»»

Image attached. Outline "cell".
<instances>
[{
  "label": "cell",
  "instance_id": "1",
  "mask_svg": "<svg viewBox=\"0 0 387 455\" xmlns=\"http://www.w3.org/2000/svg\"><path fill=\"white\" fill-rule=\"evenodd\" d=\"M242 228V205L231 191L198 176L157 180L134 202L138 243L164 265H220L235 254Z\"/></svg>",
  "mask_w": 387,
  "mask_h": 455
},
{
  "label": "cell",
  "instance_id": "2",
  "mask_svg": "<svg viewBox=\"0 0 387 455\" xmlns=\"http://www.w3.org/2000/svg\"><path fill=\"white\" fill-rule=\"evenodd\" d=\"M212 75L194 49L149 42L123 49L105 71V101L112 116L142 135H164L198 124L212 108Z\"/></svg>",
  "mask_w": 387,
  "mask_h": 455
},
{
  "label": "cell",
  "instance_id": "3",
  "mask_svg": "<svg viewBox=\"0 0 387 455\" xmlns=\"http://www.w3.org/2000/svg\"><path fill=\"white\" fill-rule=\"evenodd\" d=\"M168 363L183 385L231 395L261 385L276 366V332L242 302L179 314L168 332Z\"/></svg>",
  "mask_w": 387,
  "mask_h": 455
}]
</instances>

««

- Exercise objective: Give back all of the data above, line for line, without changing a single character.

- Reply to the exercise:
Image attached. Outline "cell".
<instances>
[{
  "label": "cell",
  "instance_id": "1",
  "mask_svg": "<svg viewBox=\"0 0 387 455\" xmlns=\"http://www.w3.org/2000/svg\"><path fill=\"white\" fill-rule=\"evenodd\" d=\"M242 228V205L231 191L198 176L157 180L134 202L138 243L164 265H220L235 254Z\"/></svg>",
  "mask_w": 387,
  "mask_h": 455
},
{
  "label": "cell",
  "instance_id": "2",
  "mask_svg": "<svg viewBox=\"0 0 387 455\" xmlns=\"http://www.w3.org/2000/svg\"><path fill=\"white\" fill-rule=\"evenodd\" d=\"M212 75L194 49L149 42L123 49L105 71V101L112 116L142 135H164L198 124L212 108Z\"/></svg>",
  "mask_w": 387,
  "mask_h": 455
},
{
  "label": "cell",
  "instance_id": "3",
  "mask_svg": "<svg viewBox=\"0 0 387 455\" xmlns=\"http://www.w3.org/2000/svg\"><path fill=\"white\" fill-rule=\"evenodd\" d=\"M168 363L183 385L231 395L261 385L276 366V332L242 302L179 314L168 332Z\"/></svg>",
  "mask_w": 387,
  "mask_h": 455
}]
</instances>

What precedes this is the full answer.